Rostow/München - 41 Stunden dauerte der Trip der Bayern in den Süden Russlands, 2100 Kilometer Luftlinie - one way. Es wurde ein gebrauchter Ausflug in die 1,1-Millionen-Einwohner-Stadt, dem Tor zum Kaukasus.

Knackiger Frost, und noch mehr Frust. Mit 2:3 verloren die Bayern sensationell beim FK Rostow, dem Tabellen-Sechster der russischen Premier Liga. Die Treffer von Douglas Costa (35.) und Juan Bernat (52.) reichten nicht.

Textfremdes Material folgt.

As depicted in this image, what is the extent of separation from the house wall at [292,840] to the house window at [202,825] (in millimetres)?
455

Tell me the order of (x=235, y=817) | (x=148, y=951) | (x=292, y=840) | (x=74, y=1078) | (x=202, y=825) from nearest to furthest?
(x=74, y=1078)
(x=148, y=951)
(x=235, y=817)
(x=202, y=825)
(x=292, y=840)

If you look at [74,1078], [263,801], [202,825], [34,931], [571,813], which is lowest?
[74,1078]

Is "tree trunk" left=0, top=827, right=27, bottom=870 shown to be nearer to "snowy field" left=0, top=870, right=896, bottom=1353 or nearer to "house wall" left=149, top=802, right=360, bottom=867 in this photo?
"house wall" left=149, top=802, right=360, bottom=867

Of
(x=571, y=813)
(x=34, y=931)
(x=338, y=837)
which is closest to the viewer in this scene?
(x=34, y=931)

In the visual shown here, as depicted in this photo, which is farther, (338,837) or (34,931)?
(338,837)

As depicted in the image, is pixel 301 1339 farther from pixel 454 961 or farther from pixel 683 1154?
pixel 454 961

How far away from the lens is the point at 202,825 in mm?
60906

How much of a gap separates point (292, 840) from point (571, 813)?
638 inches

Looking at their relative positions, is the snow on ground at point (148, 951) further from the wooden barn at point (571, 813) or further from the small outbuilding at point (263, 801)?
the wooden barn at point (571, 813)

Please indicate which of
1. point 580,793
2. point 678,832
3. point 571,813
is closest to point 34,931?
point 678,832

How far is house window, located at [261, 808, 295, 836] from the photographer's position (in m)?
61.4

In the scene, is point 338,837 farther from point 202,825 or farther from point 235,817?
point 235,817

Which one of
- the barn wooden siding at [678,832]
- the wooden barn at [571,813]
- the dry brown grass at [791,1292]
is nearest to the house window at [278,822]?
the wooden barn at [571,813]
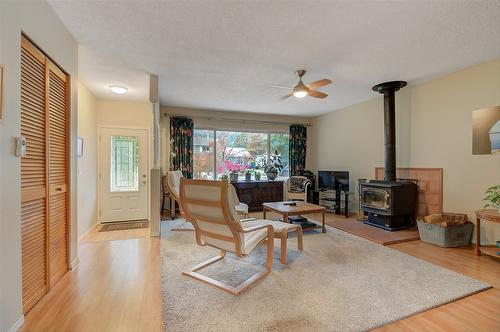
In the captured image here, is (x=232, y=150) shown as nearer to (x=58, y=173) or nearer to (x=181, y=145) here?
(x=181, y=145)

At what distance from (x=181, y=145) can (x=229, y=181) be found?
3507 mm

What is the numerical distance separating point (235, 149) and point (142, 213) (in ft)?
8.89

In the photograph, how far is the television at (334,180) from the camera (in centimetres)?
552

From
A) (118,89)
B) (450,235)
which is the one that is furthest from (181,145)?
(450,235)

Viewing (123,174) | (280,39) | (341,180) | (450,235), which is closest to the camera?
(280,39)

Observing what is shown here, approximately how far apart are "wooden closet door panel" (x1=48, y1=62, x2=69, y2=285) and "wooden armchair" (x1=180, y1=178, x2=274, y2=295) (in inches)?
47.7

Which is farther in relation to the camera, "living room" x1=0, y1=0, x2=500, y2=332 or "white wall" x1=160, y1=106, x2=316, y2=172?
"white wall" x1=160, y1=106, x2=316, y2=172

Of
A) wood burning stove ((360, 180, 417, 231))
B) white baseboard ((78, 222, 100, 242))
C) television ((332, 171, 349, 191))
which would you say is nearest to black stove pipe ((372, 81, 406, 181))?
wood burning stove ((360, 180, 417, 231))

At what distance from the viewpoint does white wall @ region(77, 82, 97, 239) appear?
3920 mm

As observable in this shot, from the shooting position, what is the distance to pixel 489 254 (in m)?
2.90

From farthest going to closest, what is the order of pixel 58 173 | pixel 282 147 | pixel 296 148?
pixel 282 147
pixel 296 148
pixel 58 173

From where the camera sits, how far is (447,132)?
3834mm

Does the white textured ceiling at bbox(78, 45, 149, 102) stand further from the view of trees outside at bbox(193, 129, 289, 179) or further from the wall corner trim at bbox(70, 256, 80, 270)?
the wall corner trim at bbox(70, 256, 80, 270)

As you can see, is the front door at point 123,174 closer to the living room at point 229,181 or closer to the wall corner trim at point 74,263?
the living room at point 229,181
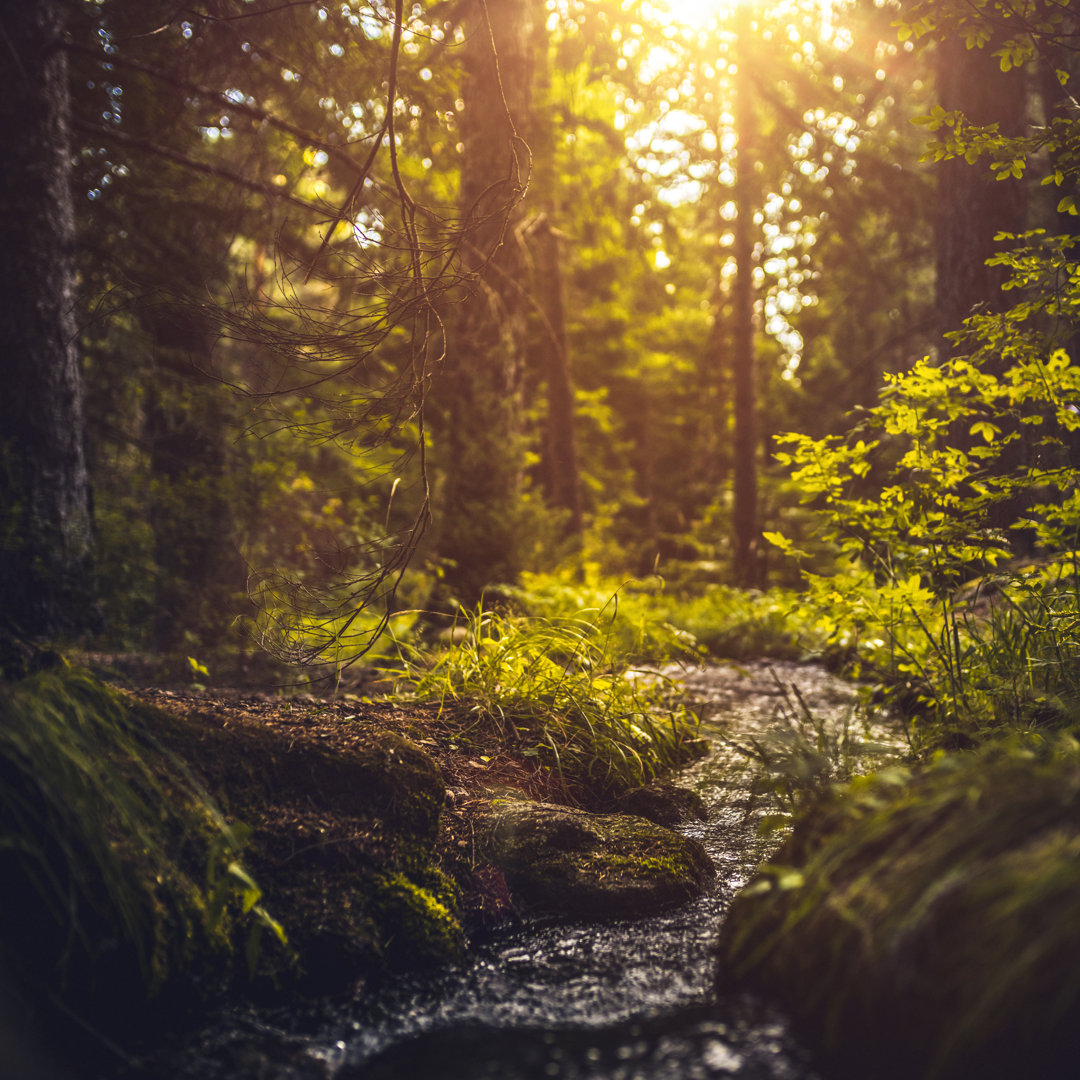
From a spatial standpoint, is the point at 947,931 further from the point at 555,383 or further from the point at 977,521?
the point at 555,383

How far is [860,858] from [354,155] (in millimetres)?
10791

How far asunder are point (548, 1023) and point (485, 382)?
291 inches

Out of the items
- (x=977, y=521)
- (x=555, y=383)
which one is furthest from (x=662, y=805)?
(x=555, y=383)

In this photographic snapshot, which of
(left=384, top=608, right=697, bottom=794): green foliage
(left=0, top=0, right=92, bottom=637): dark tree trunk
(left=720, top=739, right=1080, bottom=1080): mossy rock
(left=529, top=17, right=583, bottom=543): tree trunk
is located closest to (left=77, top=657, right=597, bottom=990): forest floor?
(left=384, top=608, right=697, bottom=794): green foliage

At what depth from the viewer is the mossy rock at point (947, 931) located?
163cm

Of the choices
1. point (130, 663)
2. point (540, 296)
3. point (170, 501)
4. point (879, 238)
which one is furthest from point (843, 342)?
point (130, 663)

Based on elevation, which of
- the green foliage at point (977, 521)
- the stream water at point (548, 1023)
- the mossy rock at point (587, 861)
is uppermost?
the green foliage at point (977, 521)

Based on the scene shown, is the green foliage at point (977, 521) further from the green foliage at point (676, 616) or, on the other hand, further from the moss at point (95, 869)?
the moss at point (95, 869)

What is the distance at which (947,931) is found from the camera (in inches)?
70.0

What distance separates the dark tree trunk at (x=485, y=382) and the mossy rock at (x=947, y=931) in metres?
6.65

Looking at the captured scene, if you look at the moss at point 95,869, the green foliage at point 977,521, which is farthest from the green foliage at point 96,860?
the green foliage at point 977,521

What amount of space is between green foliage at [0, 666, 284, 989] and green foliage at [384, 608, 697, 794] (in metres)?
1.87

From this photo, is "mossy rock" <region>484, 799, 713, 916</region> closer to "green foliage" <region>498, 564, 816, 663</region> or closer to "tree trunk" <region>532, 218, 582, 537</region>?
"green foliage" <region>498, 564, 816, 663</region>

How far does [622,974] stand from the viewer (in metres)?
2.48
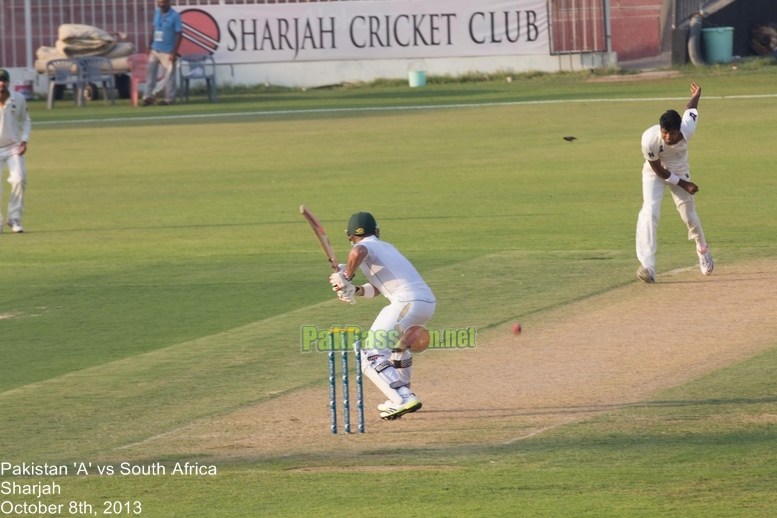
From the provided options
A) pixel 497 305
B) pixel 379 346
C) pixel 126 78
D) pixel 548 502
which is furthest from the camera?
pixel 126 78

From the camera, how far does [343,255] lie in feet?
45.6

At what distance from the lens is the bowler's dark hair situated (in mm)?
11273

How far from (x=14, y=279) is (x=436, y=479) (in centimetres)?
816


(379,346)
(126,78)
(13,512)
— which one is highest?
(126,78)

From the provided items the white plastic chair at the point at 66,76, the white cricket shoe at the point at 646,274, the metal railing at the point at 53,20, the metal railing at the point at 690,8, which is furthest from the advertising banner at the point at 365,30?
the white cricket shoe at the point at 646,274

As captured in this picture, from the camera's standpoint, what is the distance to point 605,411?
769 cm

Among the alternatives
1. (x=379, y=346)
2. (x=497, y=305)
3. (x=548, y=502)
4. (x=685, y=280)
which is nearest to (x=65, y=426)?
(x=379, y=346)

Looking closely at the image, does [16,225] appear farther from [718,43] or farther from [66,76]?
[718,43]

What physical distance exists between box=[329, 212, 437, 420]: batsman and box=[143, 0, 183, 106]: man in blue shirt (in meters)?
24.0

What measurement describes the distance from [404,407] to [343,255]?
6.47 meters

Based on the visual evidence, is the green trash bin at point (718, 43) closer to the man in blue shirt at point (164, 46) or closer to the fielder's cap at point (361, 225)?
the man in blue shirt at point (164, 46)

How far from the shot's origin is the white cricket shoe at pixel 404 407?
24.6 feet

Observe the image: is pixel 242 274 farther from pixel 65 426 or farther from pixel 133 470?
pixel 133 470

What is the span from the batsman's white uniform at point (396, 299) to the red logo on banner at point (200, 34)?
2772cm
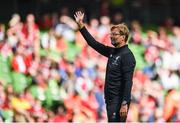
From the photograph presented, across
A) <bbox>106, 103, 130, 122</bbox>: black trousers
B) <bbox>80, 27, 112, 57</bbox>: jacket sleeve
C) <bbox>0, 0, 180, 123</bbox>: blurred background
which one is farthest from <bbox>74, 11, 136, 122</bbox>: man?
<bbox>0, 0, 180, 123</bbox>: blurred background

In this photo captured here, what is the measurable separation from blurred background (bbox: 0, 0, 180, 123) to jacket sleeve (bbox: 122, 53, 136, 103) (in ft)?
15.9

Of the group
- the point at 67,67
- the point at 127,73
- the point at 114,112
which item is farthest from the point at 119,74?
the point at 67,67

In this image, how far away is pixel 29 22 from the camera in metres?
17.4

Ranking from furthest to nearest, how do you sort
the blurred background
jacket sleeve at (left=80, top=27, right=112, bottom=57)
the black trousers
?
the blurred background, jacket sleeve at (left=80, top=27, right=112, bottom=57), the black trousers

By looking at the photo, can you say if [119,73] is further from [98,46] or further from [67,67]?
[67,67]

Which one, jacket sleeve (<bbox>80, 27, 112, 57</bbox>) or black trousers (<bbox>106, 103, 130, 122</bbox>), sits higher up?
jacket sleeve (<bbox>80, 27, 112, 57</bbox>)

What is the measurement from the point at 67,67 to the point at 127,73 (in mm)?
7045

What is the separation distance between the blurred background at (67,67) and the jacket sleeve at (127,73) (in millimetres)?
4842

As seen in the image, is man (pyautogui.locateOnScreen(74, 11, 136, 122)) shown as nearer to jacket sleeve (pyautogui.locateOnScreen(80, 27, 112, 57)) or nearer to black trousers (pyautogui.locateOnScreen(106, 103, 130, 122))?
black trousers (pyautogui.locateOnScreen(106, 103, 130, 122))

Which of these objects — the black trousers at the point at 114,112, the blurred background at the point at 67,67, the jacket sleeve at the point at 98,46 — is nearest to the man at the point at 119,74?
the black trousers at the point at 114,112

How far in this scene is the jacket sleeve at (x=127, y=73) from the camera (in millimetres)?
9859

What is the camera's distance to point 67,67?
1691 cm

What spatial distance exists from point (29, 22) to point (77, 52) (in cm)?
143

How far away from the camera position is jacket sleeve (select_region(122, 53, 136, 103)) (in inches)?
388
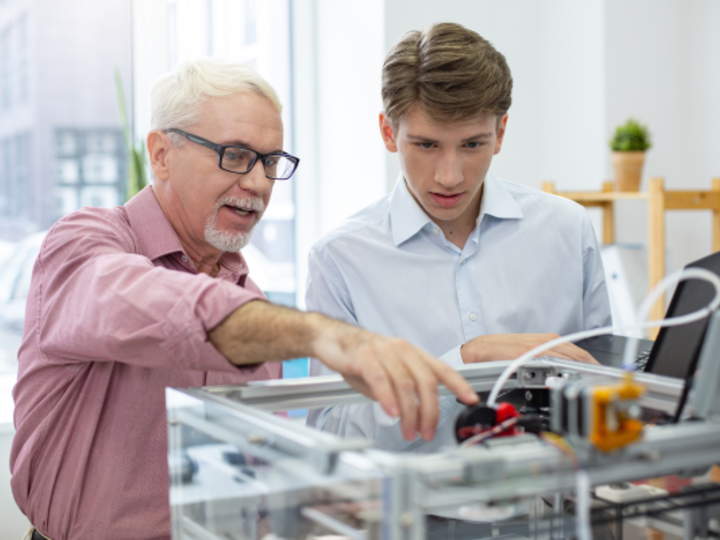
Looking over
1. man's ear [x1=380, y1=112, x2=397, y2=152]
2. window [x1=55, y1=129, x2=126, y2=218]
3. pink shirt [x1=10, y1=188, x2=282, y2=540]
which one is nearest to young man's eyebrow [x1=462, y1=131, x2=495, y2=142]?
man's ear [x1=380, y1=112, x2=397, y2=152]

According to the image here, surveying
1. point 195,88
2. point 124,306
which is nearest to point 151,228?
point 195,88

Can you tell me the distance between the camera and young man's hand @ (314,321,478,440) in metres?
0.69

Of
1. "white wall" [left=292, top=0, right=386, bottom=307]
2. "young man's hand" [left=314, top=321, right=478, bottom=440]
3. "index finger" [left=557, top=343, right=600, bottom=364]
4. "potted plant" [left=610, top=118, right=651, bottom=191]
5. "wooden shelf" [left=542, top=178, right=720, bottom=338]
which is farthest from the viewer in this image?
"white wall" [left=292, top=0, right=386, bottom=307]

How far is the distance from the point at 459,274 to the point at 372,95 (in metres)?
1.51

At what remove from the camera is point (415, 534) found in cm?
53

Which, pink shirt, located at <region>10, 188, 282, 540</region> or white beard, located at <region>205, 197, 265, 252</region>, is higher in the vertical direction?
white beard, located at <region>205, 197, 265, 252</region>

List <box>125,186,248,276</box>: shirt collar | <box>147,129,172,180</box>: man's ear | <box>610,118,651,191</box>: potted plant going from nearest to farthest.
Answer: <box>125,186,248,276</box>: shirt collar, <box>147,129,172,180</box>: man's ear, <box>610,118,651,191</box>: potted plant

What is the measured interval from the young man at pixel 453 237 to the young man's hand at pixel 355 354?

Zwei Pflichtspielpleiten hintereinander in einer Vorrunde gab es zuletzt 2004 unter Felix Magath. 0:1 in Dortmund, zuvor nur 1:1 gegen Hoffenheim, Tabellenführung an Aufsteiger Leipzig verloren - leise rieselt die Krise.

„Als FC Bayern muss man hier gewinnen. Egal bei welchen Temperaturen, egal wie der Platz war“, schimpfte Kapitän Philipp Lahm bei „Sky“ und kritisierte: „Aktuell sind wir etwas sorglos.“

Ohne fünf Stammspieler

Ein Arbeitssieg war das Ziel. Auch ohne fünf Stammspieler. Torhüter Manuel Neuer, Arturo Vidal (beide angeschlagen), Arjen Robben, Javi Martínez (beide im Rehatraining) und Kingsley Coman (verletzt) blieben in München.

Hätten zumindest Neuer und Vidal bei einem wirklich wichtigen Spiel dabei sein können? Dass Vorstandsboss Karl-Heinz Rummenigge die Partie in Russland schon vor Anpfiff abwertete („Das wichtige Spiel diese Woche, das sage ich ohne jegliche Übertreibung, findet am Samstag gegen Leverkusen statt“) hat sicher einige Prozentpunkte Motivation gekostet.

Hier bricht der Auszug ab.